Pembangunan kampung tersebut diatur dengan ketentuan yaitu setiap tiga paaldibangun sebuah kampung kecil atau dusun yang dikepalai seorang Lngan atau kepala dusun dan setiap enam paal dibangun sebuah kampung besar yang dikepalai seorang Gegading atau kepala kampung.
Kampung kecil atau dusun terdiri atas 20 sampai 30 bubung rumah, dengan penduduk antara 80 sampai 100 jiwa, kemudian kampung besar terdiri atas 40 sampai 60 bubung rumah dengan penduduk berkisar antara 150 sampai 200 jiwa.
Pemukiman penduduk di kampung yang baru dibangun ditempatkan dengan cara berderet dan berbaris mengikuti ruas jalan.
Rumah-rumah penduduk tersebut selanjutnya disatukan oleh sebuah balai, biasanya tipe kampung yang dibentuk selalu mencari wilayah yang ada sumber mata air, ladang rumbia dan di pertengahan kampung dibangun surau atau masjid serta dibagian ujung kampung dijadikan sebagai lokasi perkuburan.
Balai yang dibangun di kampung selain dipergunakan untuk mengawasi kondisi kampung-kampung, juga dipergunakan untuk pos-pos titik henti pegawai-pegawai dan Opas Pemerintah Belanda serta para pekerja yang mengangkut dan mendistribusikan barang-barang komoditi pada masa itu.

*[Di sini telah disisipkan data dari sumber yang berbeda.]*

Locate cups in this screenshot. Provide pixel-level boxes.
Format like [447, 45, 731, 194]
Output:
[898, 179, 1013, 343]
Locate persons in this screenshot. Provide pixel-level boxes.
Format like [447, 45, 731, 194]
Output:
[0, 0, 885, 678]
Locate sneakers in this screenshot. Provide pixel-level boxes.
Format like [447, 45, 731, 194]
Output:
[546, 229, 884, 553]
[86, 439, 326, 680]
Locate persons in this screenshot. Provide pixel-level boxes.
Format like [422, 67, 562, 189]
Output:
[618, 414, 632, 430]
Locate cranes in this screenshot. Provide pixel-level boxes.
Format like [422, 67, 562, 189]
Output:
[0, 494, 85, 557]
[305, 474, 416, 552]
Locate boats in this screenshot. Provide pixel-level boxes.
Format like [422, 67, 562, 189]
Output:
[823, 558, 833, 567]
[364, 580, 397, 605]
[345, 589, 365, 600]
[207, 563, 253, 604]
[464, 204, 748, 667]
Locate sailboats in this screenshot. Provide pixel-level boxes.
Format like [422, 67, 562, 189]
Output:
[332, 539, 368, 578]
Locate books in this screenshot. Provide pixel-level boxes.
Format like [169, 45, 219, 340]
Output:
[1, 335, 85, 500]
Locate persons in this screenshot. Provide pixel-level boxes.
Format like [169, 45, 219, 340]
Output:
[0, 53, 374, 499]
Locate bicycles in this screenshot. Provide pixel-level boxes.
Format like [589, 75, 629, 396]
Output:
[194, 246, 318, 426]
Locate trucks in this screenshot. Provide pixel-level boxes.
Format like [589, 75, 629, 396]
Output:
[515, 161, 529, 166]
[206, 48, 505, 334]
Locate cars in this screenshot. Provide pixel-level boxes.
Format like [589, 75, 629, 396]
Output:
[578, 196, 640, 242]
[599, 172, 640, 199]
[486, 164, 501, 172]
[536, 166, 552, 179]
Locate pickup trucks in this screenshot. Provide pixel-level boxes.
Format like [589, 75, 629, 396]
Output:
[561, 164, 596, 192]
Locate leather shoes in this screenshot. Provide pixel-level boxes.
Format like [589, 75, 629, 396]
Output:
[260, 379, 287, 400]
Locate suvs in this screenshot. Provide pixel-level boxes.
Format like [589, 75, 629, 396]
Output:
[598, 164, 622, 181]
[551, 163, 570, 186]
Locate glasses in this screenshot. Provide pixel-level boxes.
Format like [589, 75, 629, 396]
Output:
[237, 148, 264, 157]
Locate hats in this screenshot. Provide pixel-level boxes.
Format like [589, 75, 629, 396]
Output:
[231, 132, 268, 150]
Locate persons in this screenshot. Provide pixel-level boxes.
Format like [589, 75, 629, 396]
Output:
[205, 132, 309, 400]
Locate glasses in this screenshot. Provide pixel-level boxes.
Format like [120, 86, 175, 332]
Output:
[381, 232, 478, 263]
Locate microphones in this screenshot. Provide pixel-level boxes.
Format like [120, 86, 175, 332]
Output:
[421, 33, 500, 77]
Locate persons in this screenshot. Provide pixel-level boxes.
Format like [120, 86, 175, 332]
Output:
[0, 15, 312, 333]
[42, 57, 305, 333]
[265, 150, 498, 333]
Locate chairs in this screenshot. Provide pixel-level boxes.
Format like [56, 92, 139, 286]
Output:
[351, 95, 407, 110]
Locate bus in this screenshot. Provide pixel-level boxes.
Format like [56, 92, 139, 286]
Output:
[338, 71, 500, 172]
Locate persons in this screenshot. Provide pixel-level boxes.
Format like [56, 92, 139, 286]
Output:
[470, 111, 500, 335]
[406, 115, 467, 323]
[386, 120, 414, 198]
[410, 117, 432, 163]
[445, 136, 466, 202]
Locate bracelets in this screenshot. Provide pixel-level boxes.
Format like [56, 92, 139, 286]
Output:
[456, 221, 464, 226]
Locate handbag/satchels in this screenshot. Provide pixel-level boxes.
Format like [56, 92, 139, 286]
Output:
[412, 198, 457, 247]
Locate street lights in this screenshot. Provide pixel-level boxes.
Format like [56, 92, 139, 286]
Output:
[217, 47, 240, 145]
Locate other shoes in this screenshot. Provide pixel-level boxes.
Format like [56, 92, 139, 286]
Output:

Sementara itu ladang-ladang padi milik penduduk masih tetap berada di pedalaman hutan yang jauh dari pemukiman atau di belakang pemukiman. Biasanya penduduk mengerjakan ladang dan tinggal di pondok yang disebut pondok ume selama beberapa hari.
Penduduk biasanya pulang pada hari Jumat untuk melaksanakan ibadah sholat Jumat berjamaah di kampung. Situasi kampung juga akan ramai bila perayaan hari besar keagamaan dan acara pernikahan yang biasanya dilakukan setelah selesai musim panen padi di ladang atau ume.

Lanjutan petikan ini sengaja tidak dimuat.